Goal: Nothing but the lines from the one that contains "What distance from the camera" through the end of the listing should appear, set down exactly.

--- Provided records ---

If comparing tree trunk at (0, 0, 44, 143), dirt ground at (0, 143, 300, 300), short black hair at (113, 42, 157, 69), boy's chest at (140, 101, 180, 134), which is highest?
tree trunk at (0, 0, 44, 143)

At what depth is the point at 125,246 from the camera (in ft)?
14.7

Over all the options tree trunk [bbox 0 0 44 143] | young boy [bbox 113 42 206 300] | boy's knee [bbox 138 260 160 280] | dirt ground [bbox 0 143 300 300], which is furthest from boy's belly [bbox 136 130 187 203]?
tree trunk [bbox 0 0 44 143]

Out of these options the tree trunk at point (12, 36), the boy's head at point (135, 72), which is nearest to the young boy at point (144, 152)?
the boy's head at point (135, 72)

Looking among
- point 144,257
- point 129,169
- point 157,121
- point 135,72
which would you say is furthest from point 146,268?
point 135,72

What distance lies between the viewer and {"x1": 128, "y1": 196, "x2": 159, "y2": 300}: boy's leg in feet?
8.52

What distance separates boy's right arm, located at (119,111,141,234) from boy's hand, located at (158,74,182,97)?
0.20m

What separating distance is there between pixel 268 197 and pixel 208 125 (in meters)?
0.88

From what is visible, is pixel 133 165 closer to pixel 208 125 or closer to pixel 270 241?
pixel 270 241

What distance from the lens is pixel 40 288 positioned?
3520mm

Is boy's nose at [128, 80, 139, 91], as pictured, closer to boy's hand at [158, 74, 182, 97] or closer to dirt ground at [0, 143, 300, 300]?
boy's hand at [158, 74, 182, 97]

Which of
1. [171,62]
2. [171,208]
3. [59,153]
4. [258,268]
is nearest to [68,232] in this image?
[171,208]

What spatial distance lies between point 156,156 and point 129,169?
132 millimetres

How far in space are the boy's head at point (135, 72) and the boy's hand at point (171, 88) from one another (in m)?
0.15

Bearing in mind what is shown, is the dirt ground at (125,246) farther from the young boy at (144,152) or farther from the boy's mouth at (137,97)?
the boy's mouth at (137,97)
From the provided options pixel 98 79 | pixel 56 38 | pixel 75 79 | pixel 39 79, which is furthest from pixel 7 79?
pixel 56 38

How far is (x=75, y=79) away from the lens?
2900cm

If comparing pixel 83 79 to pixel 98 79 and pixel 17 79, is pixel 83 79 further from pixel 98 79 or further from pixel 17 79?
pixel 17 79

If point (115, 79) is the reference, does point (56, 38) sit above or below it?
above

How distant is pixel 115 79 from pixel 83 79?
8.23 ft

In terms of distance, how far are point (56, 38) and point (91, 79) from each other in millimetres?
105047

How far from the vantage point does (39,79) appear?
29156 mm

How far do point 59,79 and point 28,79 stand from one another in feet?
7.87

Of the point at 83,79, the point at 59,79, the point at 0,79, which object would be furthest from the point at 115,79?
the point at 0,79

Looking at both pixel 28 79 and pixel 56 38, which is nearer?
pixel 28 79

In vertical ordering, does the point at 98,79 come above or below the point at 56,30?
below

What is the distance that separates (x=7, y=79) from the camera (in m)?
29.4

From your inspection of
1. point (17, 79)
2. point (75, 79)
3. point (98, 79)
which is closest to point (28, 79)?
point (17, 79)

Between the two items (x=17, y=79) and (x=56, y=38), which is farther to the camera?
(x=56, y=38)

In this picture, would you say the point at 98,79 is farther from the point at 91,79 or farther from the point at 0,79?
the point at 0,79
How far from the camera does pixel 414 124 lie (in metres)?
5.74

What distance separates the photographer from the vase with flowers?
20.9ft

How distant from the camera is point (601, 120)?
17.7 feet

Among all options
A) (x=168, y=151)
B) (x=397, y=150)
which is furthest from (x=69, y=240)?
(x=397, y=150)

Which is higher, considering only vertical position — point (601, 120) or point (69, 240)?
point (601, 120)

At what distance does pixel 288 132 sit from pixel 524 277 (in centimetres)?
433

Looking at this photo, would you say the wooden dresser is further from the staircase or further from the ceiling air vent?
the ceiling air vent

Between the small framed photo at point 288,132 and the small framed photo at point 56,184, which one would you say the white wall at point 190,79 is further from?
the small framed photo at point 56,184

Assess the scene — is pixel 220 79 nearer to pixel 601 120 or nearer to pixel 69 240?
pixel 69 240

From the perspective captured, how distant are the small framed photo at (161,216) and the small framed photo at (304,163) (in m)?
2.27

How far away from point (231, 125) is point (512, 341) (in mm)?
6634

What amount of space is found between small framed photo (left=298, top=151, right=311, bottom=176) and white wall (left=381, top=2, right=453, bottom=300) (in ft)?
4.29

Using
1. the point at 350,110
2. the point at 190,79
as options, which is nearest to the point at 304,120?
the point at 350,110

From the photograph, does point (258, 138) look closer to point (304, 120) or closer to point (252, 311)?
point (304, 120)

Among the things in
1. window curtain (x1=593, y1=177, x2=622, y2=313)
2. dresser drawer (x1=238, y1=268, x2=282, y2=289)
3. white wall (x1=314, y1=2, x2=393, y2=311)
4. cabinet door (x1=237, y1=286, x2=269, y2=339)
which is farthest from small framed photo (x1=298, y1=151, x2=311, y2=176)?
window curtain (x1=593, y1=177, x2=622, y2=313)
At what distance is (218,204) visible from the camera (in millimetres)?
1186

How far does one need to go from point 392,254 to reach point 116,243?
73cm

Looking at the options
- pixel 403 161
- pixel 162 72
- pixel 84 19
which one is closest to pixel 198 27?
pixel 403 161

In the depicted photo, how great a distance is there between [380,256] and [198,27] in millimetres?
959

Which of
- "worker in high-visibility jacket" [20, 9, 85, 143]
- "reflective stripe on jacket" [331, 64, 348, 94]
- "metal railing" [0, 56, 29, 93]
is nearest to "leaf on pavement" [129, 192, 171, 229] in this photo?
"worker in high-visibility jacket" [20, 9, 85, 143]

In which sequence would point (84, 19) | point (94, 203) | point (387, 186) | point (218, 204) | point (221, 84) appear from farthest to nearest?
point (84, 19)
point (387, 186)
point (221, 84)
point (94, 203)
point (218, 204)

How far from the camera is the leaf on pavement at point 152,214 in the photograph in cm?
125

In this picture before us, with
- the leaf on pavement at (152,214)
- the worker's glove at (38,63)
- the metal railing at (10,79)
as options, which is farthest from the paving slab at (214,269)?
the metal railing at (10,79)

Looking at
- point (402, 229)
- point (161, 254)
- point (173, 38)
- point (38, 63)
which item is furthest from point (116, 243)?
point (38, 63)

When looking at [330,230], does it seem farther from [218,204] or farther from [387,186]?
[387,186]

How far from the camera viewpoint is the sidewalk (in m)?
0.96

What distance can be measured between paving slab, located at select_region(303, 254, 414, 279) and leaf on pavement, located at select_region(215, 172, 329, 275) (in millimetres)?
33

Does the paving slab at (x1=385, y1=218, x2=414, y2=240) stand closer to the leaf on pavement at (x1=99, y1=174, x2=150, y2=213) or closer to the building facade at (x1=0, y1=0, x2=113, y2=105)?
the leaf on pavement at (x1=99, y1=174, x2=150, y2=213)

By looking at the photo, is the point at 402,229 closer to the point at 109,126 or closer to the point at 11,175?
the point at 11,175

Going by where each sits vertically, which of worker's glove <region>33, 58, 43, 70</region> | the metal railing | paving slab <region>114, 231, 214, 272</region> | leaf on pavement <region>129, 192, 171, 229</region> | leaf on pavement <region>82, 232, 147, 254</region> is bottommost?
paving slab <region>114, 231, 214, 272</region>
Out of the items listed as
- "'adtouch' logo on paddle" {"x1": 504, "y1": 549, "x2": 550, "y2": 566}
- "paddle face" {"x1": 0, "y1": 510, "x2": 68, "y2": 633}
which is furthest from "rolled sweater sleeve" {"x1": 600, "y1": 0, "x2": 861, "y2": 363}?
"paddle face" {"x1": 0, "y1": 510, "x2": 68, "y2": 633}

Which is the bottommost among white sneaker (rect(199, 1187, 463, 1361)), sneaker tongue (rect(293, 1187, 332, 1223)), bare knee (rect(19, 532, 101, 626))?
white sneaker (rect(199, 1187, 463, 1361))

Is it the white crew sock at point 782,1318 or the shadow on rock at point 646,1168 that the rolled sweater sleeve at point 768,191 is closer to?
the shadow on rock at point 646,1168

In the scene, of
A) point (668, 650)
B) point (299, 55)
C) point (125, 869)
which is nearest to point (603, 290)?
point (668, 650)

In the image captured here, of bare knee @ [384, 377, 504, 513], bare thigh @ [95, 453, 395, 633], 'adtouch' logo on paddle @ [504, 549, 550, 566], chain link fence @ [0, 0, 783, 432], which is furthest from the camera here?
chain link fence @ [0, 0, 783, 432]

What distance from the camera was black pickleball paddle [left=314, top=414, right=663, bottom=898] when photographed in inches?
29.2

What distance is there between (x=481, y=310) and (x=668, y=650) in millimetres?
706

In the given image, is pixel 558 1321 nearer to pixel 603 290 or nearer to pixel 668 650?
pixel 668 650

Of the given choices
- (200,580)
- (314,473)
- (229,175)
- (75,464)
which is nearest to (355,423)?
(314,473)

---

Written answer:
What distance from the camera was black pickleball paddle [left=314, top=414, right=663, bottom=898] when photographed in inches?
29.2

What distance is there between (x=481, y=310) and (x=668, y=650) in millimetres?
706

In the given image, is pixel 558 1321 nearer to pixel 603 290 or nearer to pixel 668 650?
pixel 668 650

Of the given choices
- (200,580)
- (314,473)
- (229,175)
- (75,464)
which is nearest to (355,423)?
(314,473)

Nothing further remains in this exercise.